Wishing you the compliments of the Season—Your health & Support under the burdens of your Important Command and Success in Every future Enterprize with wisdom and Protection from above I am Sr with Great Esteem and Regard Your Excellency’s Most Obedient and very Humble Servt

Jonth; Trumbull

LS, DLC:GW; LB, Ct: Trumbull Papers.

1For the measures taken by the Connecticut general assembly in response to GW’s exhortations, see Hinman, Historical Collection description begins Royal R. Hinman, comp. A Historical Collection, from Official Records, Files &c., of the Part Sustained by Connecticut, during the War of the Revolution. Hartford, 1842. description ends , 299.

2Trumbull is referring to his letter to GW of 2 Dec. 1777, in which he enclosed a letter to Laurens of 1 Dec. that reported Joseph Trumbull’s mission to purchase clothing.

3Samuel A. Otis, partner in the firm of Otis & Andrews, had been appointed a purchasing agent in Massachusetts by James Mease in November 1777. Within ten days of his appointment Otis “dispatched 12 waggons with Sundry articles” of clothing (see Otis to GW, 24 Dec. 1777). Trumbull’s letter to Otis & Andrews, dated 10 Dec. 1777, is in DNA:PCC, item 78; for Otis’s instructions from Congress and his purchasing activities, see JCC description begins Worthington Chauncey Ford et al., eds. Journals of the Continental Congress, 1774-1789. 34 vols. Washington, D.C., 1904–37. description ends , 9:893, 1071–73, and Henry Laurens’s letters to Otis of 14 Nov. 1777 and 3 Jan. 1778, both in DNA:PCC, item 13.

-------

What is expected:
According to the letter's notes, who appointed Samuel A. Otis as a purchasing agent in Massachusetts, and when?

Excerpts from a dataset
-------

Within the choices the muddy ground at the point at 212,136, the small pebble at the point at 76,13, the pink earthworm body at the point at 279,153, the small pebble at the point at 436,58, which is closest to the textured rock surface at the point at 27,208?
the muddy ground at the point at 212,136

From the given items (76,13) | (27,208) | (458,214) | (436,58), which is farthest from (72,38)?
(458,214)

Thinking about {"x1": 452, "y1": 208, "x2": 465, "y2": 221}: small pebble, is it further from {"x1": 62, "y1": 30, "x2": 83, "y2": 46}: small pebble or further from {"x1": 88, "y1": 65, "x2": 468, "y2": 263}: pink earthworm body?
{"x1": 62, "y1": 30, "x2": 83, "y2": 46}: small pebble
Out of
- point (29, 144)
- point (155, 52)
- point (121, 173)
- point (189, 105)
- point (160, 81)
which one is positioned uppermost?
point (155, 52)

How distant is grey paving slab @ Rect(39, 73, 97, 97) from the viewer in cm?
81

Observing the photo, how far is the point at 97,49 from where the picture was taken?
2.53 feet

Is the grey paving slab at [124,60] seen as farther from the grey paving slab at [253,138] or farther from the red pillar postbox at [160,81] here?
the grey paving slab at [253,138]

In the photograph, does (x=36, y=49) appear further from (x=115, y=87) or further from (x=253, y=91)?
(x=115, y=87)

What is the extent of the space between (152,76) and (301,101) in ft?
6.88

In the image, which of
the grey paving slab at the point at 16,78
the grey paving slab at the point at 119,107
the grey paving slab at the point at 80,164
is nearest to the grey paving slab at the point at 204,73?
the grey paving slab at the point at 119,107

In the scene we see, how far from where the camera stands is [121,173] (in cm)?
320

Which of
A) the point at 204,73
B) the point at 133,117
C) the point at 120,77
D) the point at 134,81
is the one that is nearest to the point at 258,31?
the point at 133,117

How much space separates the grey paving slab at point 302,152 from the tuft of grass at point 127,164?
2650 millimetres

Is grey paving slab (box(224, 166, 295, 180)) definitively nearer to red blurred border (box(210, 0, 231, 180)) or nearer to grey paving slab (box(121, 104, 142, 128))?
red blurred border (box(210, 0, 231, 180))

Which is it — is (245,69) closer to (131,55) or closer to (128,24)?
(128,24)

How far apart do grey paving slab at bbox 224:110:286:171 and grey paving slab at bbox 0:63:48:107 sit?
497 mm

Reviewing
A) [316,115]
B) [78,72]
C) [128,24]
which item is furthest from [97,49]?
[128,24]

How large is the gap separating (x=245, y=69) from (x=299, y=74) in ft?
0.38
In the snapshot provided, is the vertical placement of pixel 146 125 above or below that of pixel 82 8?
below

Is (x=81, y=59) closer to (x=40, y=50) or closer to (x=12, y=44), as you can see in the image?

-------

Task output:
James Mease appointed him in November 1777.